エアロフォームの習得は巡航速度の向上に直結する
空気抵抗の存在を意識させるバーチャルCdA
実際に、バーチャルCdAを試してみました。まずは、一定のペダリングで出力を一定に保ちつつ、フォームをいろいろと変化させてバーチャルCdAをチェックしてみます。走り出してすぐにディスプレイに表示される抵抗値に変化が見られました。パワー(出力)が一定であることが条件にはなりそうですが、確かに低い前傾姿勢を取ることで空気抵抗値は小さくなることを確認できました。

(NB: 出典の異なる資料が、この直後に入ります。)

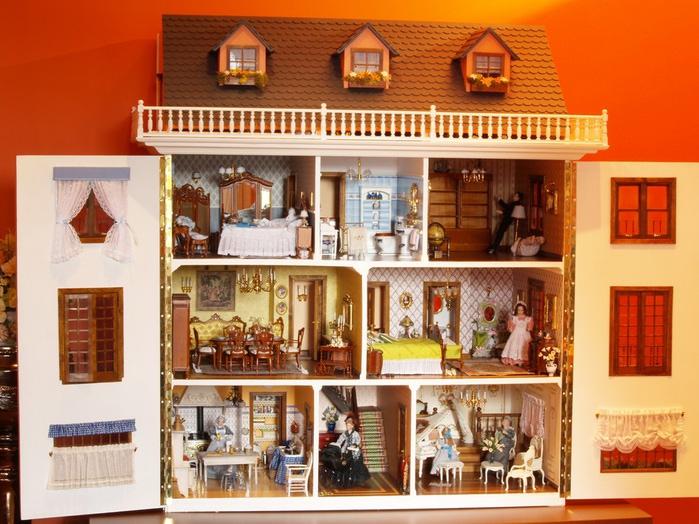 Роскошный кукольный дом
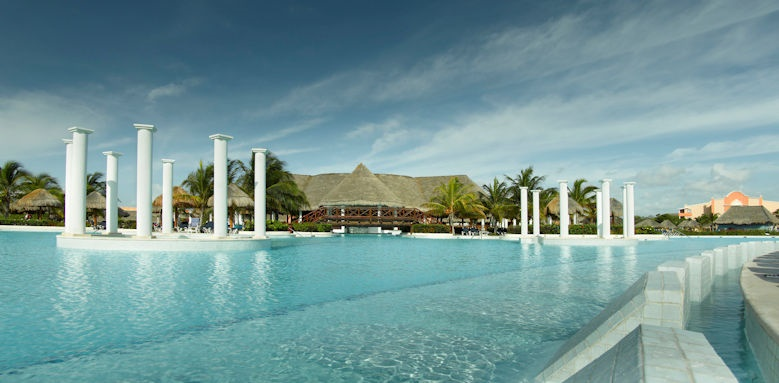 TRS Yucatan, main pool
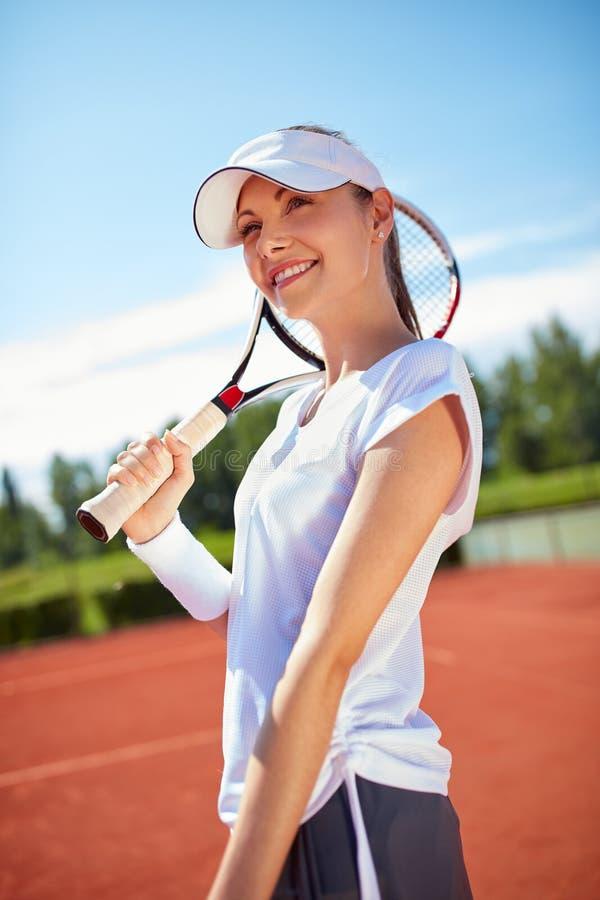 Idrottskvinna på tennisbanan arkivbild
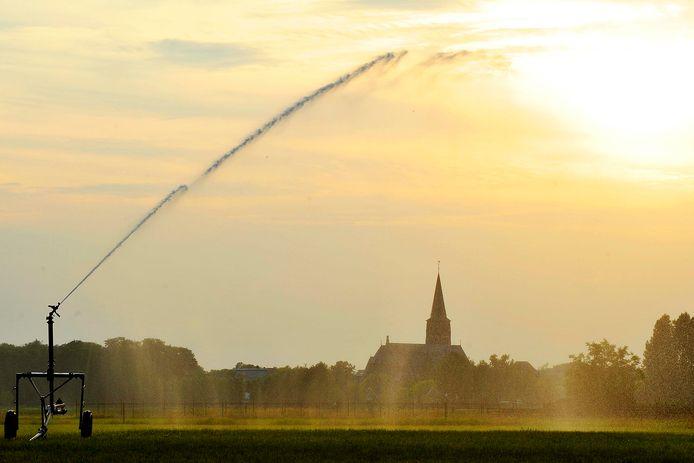 'Het is begrijpelijk dat agrariërs in nood grijpen naar beregening', zoals hier bij de Beekse Dijk in Goirle.
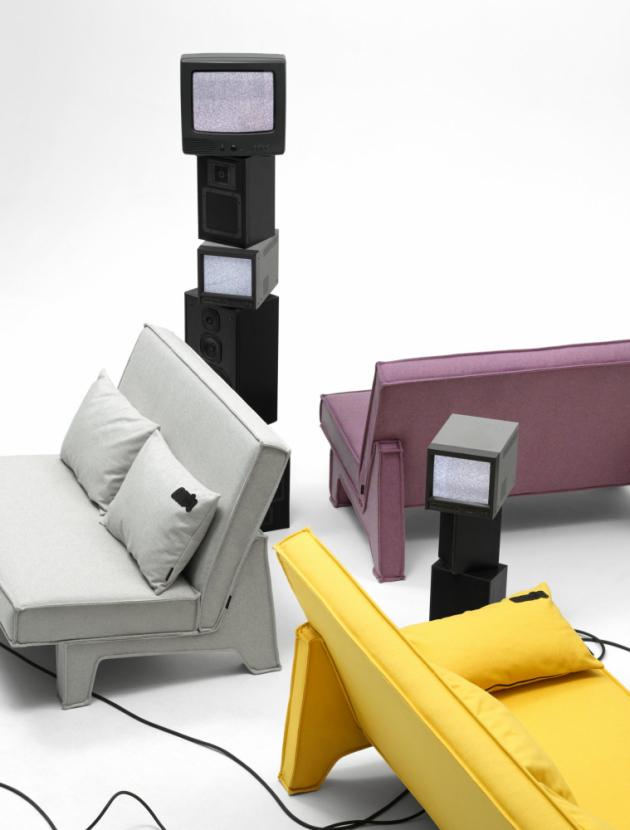 Pohovka BAM! (Massproductions) vypadá, jako by z obrazu Roye Lichtensteina vypadla. Konstrukčně je zredukována na zcela základní geometrii a za jejím grafickým profilem i homogenním vzhledem doslova stojí především nohy čalouněné stejnou textilií jako sedák a opěradlo. Design Chris Martin, cena od 70 860 Kč, WWW.MASSPRODUCTIONS.SE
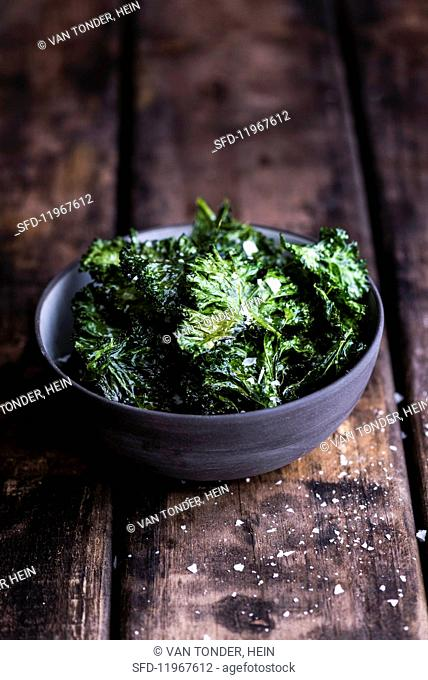 Kale chips with salt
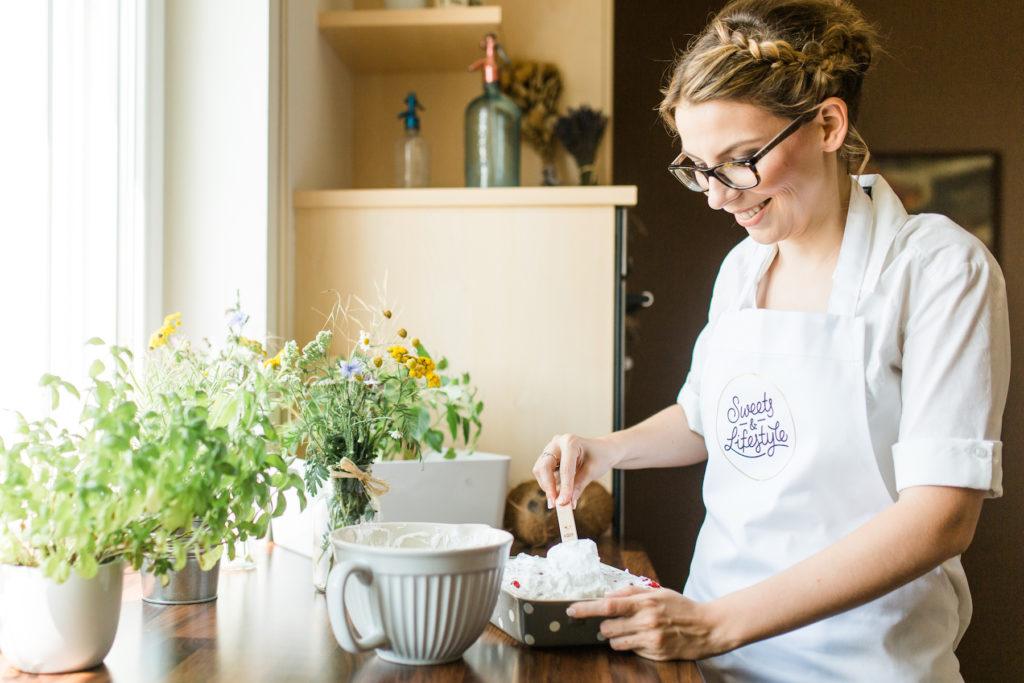 Verena von Sweets and Lifestyle baeckt einen leckeren Schoko Ribiselkuchen mit Schneehaube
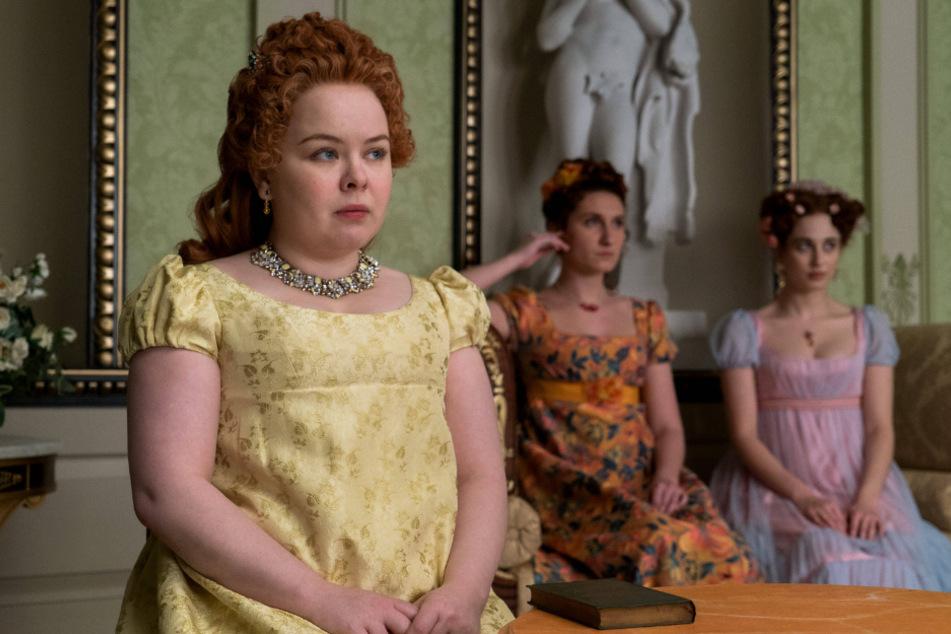Nicola Coughlan (34, l.) portrays Penelope Featherington in Bridgerton.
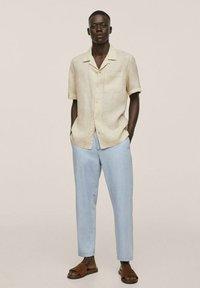 Mango - BOWLING REGULAR-FIT  - Shirt - beige - 1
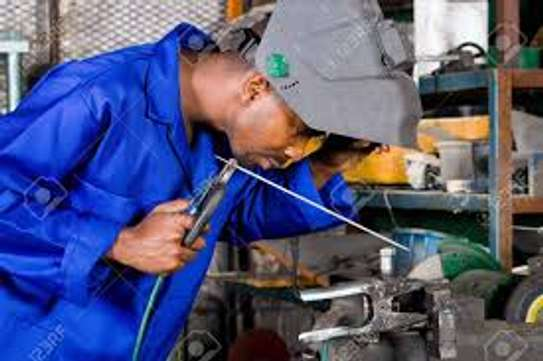 Installation and Servicing of Generators, Electrical Power Accessories Supplier & Electrical Gadgets Repair image 4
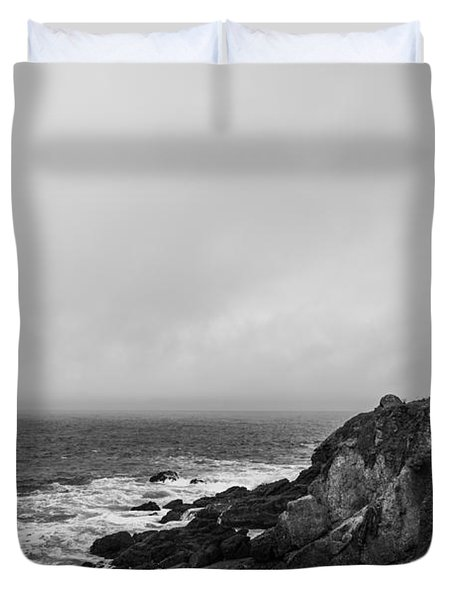 pigeon point lighthouse Duvet Cover by Ralf Kaiser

このバーチャルCdAは、ただ数値だけでなく、フォームの判定機能まで備わっている点が魅力的です。つまり、CdAが下がれば「Good!」判定、CdAが上がれば「Bad…」判定、ノーマルでは「判定なし」(表示なし)、というように空気抵抗の増減を一目で確認できるようにビジュアルで表示してくれています。CdAと聞くと難しそうですが、ビジュアルで表示されるので初心者にも空気抵抗の存在が身近に感じられるはずです。
GPSで収集したデータからCdAを導き10秒平均値で表示
出力、スピード、風向きを表示させて走行し、その時のCdAをチェック
CdA比較時の走行条件を可能な限り揃えて行う
今回、実際に使用してみての率直な感想としては、どんなにエアロフォームに変化させても、その時に出力が高まれば、抵抗の判定はBadになりやすい傾向にありました。つまり勾配の変化が大きかったり、進行方向が常に変化したりする中では、なかなか安定した数値を得にくいかもしれません。そこで、バーチャルCdAをチェックする時は、次のような条件下で走行することをオススメします。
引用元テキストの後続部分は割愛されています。